Last week the Specialist Lending Senate took place over two days bringing together leading intermediaries and lenders in the sector.
We rounded up the hot topics.
Although there is always a buzz around lenders and advisers that venture to be different, the industry still underdelivers on innovation. The innovation driven by the smaller building societies is not taken up at scale by lenders with bigger balance sheets.
Whilst there is no singular reason for this, regulation of the sector is an identifiable roadblock to innovation, particularly for larger businesses. So when smaller mortgage lenders innovate it is rare that we see the sort of scale that might be achieved in other parts of financial services that are a bit more encouraging to innovation. More should be done to encourage innovation in the mortgage market by the regulator to help to provide better outcomes for underserved borrowers.
This lack of innovation could also be attributed to the slow pace of technological progression in the sector. As one of the more divisive topics, technology and its place in the industry are right at the centre of ongoing debate.
Mortgage lending is a traditional process that takes a very personal, hands-on approach. There are certainly discussions to be had about the limits to how much technology can and should be used when it comes to lending responsibly. It is therefore no surprise that disagreement is common on the importance of the use of technology within the lending space.
This does not mean the appetite for change isn’t there. For a large majority of lenders technology can be – and in quite a lot of cases, already is, – a welcome enabler. Once again, with a consensus, will come swifter change. If key players in the industry remain hesitant, overarching technological change will continue to be a slow burner.
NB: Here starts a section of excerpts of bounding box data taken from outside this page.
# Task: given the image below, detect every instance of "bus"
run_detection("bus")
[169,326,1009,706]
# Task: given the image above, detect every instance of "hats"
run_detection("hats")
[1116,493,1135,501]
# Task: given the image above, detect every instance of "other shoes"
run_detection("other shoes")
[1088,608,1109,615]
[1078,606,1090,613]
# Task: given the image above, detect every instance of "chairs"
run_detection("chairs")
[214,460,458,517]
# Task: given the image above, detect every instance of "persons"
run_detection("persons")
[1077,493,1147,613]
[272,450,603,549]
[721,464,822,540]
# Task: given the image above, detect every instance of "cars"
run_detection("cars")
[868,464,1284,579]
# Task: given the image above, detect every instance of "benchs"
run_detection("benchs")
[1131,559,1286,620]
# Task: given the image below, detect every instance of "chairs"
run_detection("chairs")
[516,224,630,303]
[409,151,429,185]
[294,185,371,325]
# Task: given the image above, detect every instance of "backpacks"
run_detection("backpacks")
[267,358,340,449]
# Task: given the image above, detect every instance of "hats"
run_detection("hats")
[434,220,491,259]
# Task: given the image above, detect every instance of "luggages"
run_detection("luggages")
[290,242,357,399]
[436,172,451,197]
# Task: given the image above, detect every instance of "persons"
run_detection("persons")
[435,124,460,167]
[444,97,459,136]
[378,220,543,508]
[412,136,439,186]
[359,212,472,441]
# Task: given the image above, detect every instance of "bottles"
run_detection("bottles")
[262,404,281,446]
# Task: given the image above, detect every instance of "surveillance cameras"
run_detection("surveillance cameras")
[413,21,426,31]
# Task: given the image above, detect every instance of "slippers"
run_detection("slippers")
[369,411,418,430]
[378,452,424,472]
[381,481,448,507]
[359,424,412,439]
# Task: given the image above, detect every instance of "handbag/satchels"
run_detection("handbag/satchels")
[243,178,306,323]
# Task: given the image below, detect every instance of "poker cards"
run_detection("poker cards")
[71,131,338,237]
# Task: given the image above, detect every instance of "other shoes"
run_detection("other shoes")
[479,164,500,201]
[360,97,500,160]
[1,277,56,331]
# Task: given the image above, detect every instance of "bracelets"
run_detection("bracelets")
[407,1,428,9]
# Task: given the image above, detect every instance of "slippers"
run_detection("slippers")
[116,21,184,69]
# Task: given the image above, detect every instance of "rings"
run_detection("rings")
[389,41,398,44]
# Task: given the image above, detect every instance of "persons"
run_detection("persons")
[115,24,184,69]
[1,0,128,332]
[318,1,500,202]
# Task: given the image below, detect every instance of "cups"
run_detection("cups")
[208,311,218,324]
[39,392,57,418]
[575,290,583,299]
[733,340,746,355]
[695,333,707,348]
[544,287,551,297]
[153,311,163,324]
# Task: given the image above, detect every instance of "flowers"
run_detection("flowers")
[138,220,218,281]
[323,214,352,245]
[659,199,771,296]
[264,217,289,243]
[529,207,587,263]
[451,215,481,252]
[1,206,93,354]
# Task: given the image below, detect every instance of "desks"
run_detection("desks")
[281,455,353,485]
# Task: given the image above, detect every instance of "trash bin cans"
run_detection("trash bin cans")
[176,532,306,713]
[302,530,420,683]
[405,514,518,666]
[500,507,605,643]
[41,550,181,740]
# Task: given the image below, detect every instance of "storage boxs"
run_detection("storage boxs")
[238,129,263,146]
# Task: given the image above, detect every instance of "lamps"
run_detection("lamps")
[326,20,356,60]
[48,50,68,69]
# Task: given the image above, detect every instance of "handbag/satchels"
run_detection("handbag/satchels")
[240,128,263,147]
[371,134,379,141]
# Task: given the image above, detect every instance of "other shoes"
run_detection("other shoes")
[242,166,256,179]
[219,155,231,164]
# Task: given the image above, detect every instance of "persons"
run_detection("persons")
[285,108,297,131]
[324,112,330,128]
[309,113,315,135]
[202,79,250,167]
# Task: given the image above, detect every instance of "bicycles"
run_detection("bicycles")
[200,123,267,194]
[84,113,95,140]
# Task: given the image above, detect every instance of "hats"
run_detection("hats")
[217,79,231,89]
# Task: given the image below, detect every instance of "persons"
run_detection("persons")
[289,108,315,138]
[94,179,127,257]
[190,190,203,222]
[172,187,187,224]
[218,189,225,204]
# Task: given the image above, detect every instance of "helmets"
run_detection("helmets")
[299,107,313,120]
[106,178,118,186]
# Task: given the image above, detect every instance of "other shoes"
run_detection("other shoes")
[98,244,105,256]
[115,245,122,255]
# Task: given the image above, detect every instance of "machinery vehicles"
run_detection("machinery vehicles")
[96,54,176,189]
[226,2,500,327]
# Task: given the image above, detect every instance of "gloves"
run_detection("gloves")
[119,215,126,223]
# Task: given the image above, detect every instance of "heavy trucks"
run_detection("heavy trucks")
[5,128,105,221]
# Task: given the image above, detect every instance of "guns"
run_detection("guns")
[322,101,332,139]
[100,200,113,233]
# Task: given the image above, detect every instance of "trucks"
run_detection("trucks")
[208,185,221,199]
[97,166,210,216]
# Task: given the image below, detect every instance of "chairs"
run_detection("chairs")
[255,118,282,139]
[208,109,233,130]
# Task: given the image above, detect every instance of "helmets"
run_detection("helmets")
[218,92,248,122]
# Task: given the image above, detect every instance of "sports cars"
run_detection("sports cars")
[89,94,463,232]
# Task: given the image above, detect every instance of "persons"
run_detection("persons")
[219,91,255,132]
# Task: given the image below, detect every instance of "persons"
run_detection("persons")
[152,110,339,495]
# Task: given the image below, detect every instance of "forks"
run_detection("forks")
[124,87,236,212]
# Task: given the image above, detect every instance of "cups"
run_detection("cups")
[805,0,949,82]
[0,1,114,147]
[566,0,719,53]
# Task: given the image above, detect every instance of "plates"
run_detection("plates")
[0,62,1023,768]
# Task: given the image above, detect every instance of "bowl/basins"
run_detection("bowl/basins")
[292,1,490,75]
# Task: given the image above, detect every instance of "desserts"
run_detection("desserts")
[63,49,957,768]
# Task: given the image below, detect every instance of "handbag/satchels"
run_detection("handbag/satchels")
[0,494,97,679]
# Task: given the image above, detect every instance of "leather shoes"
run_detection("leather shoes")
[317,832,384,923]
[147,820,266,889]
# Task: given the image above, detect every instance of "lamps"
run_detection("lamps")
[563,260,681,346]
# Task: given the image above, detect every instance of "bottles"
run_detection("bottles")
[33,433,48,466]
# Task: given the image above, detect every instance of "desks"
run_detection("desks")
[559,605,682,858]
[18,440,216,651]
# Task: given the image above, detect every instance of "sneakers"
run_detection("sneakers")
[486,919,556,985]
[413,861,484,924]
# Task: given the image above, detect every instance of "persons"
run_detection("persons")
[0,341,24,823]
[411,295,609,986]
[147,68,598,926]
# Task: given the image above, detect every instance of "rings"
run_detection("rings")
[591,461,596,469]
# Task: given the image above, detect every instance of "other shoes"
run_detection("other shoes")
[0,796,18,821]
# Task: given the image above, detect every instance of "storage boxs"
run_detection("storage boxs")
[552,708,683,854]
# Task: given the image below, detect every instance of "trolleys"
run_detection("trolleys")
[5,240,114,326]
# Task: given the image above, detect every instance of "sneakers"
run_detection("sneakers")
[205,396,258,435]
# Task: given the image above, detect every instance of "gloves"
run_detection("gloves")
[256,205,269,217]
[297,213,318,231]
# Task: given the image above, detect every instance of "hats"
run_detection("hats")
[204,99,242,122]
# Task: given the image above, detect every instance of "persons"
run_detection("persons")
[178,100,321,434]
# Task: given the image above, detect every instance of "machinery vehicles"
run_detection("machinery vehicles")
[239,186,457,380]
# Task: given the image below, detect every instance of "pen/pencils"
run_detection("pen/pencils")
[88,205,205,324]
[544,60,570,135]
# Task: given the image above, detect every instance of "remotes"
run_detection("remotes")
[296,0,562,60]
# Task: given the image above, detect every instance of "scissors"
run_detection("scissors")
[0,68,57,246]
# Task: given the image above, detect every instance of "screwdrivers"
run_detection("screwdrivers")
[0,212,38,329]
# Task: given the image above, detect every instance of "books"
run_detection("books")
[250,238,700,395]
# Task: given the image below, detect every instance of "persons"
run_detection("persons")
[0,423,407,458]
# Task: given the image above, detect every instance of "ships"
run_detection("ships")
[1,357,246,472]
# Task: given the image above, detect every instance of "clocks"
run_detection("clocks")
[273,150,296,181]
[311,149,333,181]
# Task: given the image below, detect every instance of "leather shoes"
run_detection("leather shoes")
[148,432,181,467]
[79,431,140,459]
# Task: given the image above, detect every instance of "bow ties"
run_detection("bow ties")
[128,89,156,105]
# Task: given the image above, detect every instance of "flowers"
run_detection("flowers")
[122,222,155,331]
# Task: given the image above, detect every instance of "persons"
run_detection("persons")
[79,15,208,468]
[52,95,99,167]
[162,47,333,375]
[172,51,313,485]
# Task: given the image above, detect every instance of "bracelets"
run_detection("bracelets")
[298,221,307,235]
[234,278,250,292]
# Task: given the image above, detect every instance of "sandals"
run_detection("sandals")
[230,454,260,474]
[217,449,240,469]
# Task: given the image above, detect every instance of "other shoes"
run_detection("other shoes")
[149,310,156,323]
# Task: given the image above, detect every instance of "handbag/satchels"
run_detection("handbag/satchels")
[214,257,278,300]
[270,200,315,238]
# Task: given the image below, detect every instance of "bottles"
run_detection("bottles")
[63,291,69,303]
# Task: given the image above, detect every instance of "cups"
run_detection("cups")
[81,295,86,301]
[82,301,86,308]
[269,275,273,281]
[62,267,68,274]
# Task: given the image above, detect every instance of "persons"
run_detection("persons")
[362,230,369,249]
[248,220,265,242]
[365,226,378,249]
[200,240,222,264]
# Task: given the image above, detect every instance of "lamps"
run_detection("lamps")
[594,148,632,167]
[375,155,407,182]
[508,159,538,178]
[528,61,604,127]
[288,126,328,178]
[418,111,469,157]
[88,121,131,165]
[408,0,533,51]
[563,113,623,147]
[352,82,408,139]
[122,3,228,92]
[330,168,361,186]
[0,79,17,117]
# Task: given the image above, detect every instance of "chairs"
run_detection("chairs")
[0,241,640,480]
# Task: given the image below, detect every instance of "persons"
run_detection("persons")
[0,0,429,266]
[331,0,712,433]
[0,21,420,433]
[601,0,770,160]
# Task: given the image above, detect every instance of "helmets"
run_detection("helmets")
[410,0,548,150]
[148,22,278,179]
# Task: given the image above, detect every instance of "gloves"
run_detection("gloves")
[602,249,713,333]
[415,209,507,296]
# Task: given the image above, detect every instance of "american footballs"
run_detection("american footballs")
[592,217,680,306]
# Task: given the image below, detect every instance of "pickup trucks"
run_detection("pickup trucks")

Our market is more competitive and more complex than ever
Whilst innovation and new technology may not be flourishing this does not mean the lending industry is stagnant. In fact, quite the opposite.
The market itself is becoming more diverse and increasingly competitive on rates from bridging to second charge loans. This is a positive for the sector and the borrowers we support, however, it also means more specialist knowledge is needed to navigate the various offerings different lenders have to offer. All the while the market is moving increasingly in favour of the intermediaries that have invested time getting to know the specialist sector.
Building for the future
What was encouraging to hear was the enthusiasm for self-builds and a clear support for small-scale developers to build more.
This is an issue that LendInvest has focused on in a report launched this week. Our ‘Starting Small to Build More Homes’ report calls on the government to revise its treatment of small and medium sized property investment and development companies, and to recognise the positive contribution they make to solving the UK’s housing crisis.
As four out of five property SMEs have disappeared since the last housing boom, it was good to hear the Senate rally around and agree that industry support for these small scale developers is all the more crucial.